# Borzoi ( and a dobie pup) snow play..



## BorzoiMom (Nov 18, 2009)

_Fun day yesterday! _
_"Guard dog and the Lamb.." lol _
_







_
_"Full Speed Ahead" for little Stella- at a little over 6 months, she really had to work with this deep snow to keep up.._
_







_
_"Having a ball! " Oh yea- pure joy this snow stuff..._
_







_
_ ( the Doberman is my step sons and here for training for a bit..) _


----------



## BorzoiMom (Nov 18, 2009)

_Continued.. 
" Race ya..." _
_







_

_







_

_"WHOA- What is That?" _
_







_
_ Thats all for now.. _


----------



## Tahla9999 (Nov 21, 2008)

Having fun in the show, how adorable. Both the Borzoi and the doberman look like prancing horses!


----------



## BorzoiMom (Nov 18, 2009)

Tahla9999 said:


> Having fun in the show, how adorable. Both the Borzoi and the doberman look like prancing horses!


 More like stampeding running horses...


----------



## BeauShel (May 20, 2007)

I love the pictures and expressions on their faces. Your borzoi are just gorgeous.


----------



## BorzoiMom (Nov 18, 2009)

Awwwwww Thank you.


----------



## Lisa_and_Willow. (Dec 18, 2007)

Looks like they had great fun!


----------

> **Supplied data**:
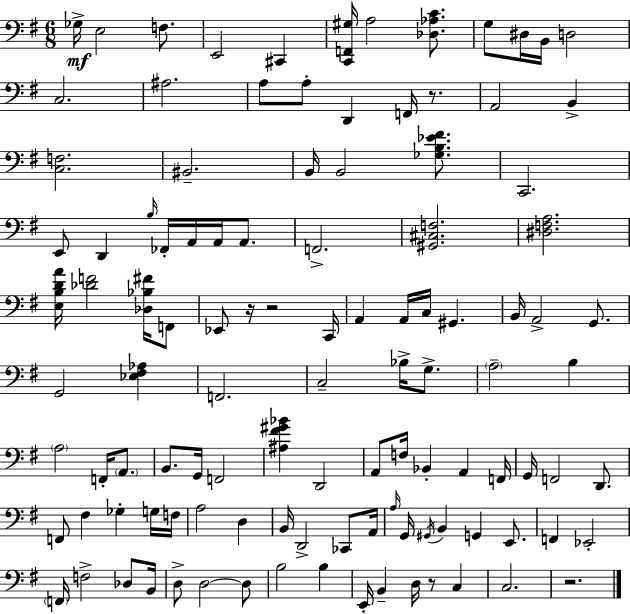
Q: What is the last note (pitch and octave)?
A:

...

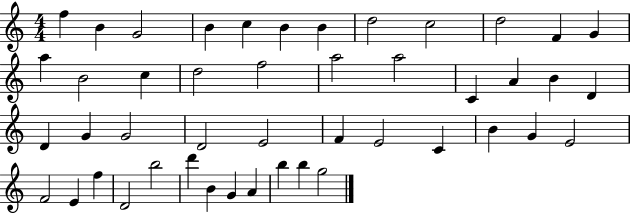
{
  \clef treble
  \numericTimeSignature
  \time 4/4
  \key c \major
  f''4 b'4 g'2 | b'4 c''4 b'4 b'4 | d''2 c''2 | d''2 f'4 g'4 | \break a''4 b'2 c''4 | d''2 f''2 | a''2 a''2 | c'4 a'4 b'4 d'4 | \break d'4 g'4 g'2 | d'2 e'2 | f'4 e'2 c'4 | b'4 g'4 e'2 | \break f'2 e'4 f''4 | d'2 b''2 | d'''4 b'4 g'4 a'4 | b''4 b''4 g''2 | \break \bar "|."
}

> **What this exercise asks**:
A. In the borzoi snow play thread, quote the passage between "## BeauShel (May" and "Awwwwww Thank you.", inclusive.
B. In the borzoi snow play thread, whom does BorzoiMom say the Doberman belongs to?

> **Solutions for each task**:
A.
## BeauShel (May 20, 2007)

I love the pictures and expressions on their faces. Your borzoi are just gorgeous.


----------



## BorzoiMom (Nov 18, 2009)

Awwwwww Thank you.

B. BorzoiMom's stepson.